(Problem statement)
Arrange the records between the lines holding "In terms of" and "44.3 metres", inclusive, as a two-column CSV with the columns input and output, one row for each record. Put each value in a single quoted field, with any line breaks replaced by spaces.

··· Dataset

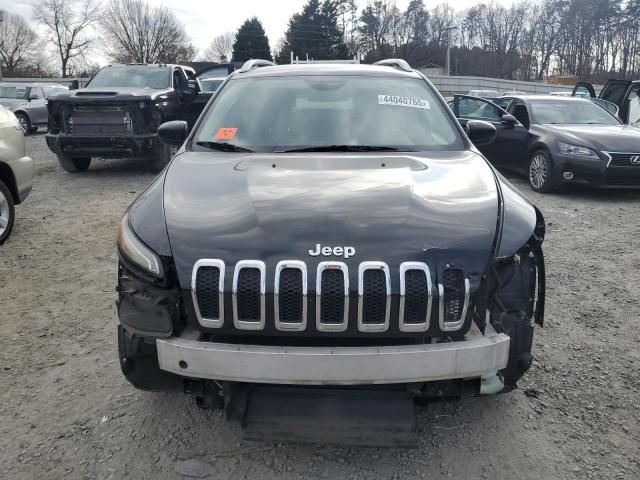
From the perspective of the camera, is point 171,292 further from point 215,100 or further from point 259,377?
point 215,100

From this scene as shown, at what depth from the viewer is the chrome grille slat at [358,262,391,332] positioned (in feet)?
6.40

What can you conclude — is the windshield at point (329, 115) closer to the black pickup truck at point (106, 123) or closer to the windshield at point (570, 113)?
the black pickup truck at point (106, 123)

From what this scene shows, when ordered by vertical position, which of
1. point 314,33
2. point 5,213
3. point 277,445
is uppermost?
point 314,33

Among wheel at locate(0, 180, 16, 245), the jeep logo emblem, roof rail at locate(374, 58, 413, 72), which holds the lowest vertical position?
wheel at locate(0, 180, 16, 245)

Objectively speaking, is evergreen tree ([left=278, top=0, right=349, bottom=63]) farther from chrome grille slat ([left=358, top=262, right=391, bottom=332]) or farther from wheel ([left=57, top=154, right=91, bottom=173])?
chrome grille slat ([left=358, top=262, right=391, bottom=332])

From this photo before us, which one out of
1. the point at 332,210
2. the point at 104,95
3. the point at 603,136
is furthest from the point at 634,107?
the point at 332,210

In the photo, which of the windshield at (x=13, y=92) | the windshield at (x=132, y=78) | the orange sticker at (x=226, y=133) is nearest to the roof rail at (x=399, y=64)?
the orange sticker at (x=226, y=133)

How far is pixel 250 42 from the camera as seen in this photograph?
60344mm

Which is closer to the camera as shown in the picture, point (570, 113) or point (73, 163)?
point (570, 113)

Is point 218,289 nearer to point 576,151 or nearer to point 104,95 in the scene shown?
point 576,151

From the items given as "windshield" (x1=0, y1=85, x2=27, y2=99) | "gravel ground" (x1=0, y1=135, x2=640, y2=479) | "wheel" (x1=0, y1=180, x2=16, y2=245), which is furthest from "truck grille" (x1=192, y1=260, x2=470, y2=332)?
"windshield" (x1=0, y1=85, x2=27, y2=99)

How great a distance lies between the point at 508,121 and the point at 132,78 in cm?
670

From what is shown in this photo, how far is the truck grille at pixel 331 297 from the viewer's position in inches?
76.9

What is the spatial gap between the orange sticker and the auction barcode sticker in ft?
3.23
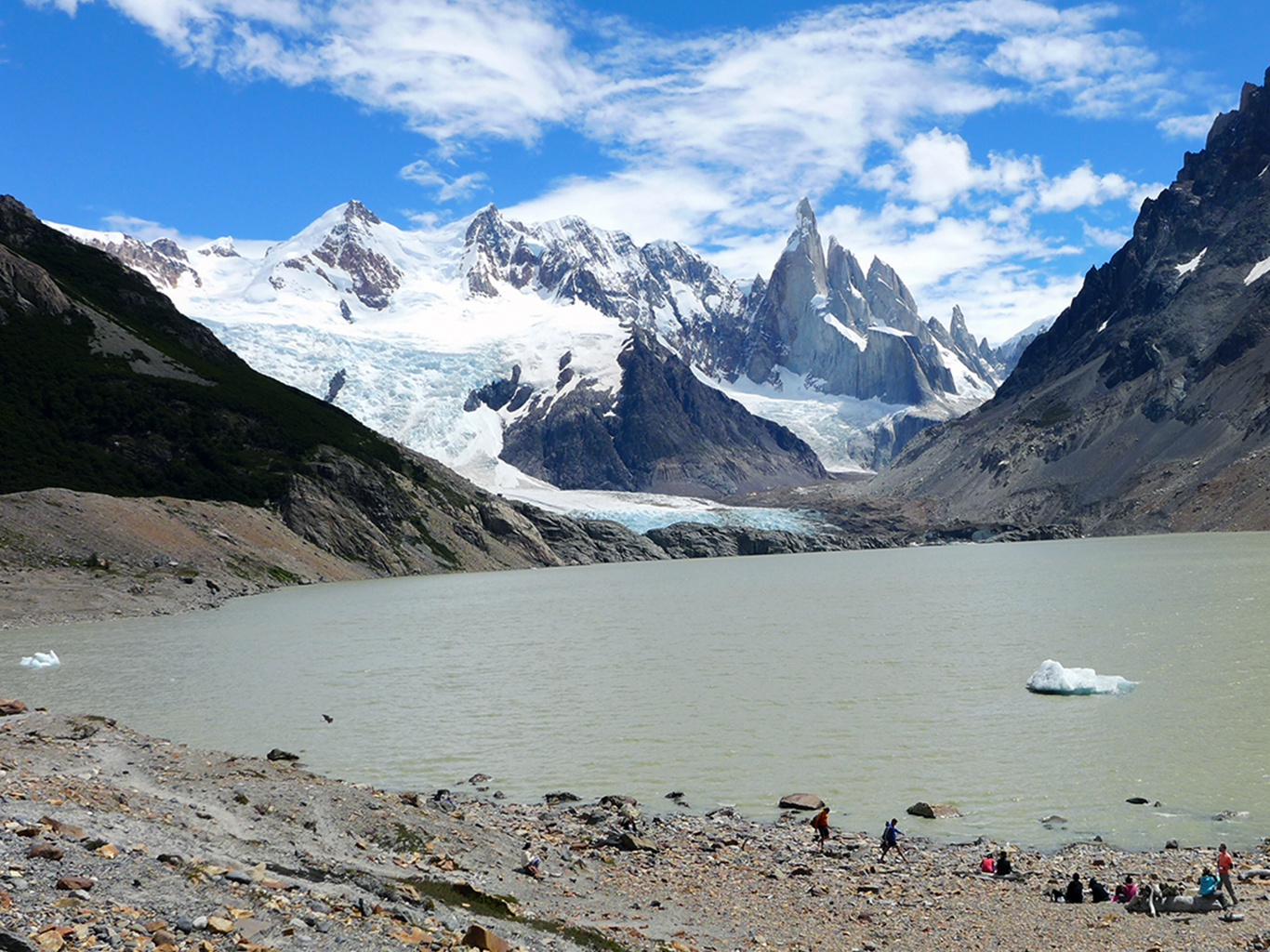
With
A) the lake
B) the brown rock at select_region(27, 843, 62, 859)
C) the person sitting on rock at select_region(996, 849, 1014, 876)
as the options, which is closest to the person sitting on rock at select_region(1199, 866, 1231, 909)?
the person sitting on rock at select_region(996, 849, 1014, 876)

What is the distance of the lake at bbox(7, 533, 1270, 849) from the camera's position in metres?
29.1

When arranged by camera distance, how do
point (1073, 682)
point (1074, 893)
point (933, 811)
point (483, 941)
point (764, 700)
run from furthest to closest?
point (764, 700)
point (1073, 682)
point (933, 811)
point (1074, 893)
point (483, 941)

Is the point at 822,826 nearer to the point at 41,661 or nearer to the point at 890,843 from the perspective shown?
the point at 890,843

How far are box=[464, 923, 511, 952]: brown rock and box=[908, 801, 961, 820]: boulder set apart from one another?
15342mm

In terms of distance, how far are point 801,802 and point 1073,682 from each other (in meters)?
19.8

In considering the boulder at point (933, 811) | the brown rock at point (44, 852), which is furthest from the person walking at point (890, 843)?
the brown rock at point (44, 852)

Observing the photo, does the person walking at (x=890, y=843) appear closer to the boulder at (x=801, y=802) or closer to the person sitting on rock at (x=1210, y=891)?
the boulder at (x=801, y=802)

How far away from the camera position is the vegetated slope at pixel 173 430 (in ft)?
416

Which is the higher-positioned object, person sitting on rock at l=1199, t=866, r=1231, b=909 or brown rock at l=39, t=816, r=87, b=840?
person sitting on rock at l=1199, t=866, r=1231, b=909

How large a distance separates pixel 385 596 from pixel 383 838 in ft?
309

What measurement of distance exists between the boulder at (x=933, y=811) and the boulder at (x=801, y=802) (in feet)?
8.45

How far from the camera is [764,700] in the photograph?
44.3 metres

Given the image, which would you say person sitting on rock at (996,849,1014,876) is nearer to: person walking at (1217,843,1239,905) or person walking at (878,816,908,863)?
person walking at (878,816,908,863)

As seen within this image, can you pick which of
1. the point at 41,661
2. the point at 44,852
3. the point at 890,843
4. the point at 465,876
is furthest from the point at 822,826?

······
··· Dataset

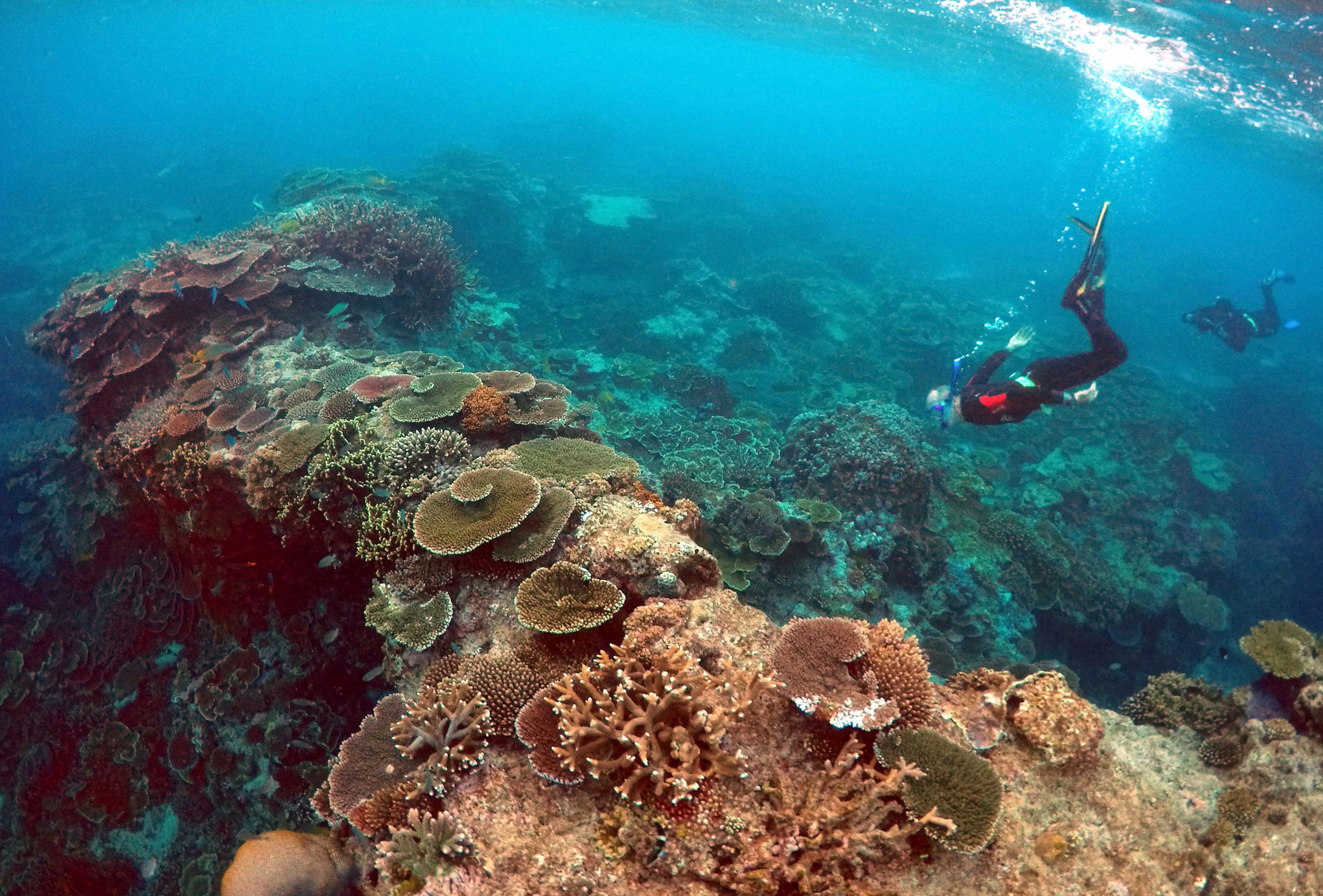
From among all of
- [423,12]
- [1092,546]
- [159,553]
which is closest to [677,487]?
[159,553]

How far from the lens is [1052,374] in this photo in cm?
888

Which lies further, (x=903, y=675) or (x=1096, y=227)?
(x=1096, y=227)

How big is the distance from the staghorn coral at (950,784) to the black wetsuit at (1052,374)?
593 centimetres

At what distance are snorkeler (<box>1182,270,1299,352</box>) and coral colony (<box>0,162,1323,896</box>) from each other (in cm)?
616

······

(Output of the exercise)
input,output
"In terms of distance, how far are point 801,802 and point 1073,682 from each other (in meters)?","19.8"
"In considering the boulder at point (933, 811) | the brown rock at point (44, 852), which is furthest from the person walking at point (890, 843)?","the brown rock at point (44, 852)"
"Observing the photo, does the person walking at (x=890, y=843) appear closer to the boulder at (x=801, y=802) or closer to the person sitting on rock at (x=1210, y=891)?","the boulder at (x=801, y=802)"
"How far away from the camera position is the vegetated slope at pixel 173 430 (in ft)?","416"
"Which is the higher-positioned object, person sitting on rock at l=1199, t=866, r=1231, b=909 or brown rock at l=39, t=816, r=87, b=840?","person sitting on rock at l=1199, t=866, r=1231, b=909"
"How large a distance separates pixel 385 596 from pixel 383 838 in ft?","309"
"What measurement of distance exists between the boulder at (x=933, y=811) and the boulder at (x=801, y=802) (in feet)?","8.45"
"How far from the camera is [764,700] in the photograph?","44.3 metres"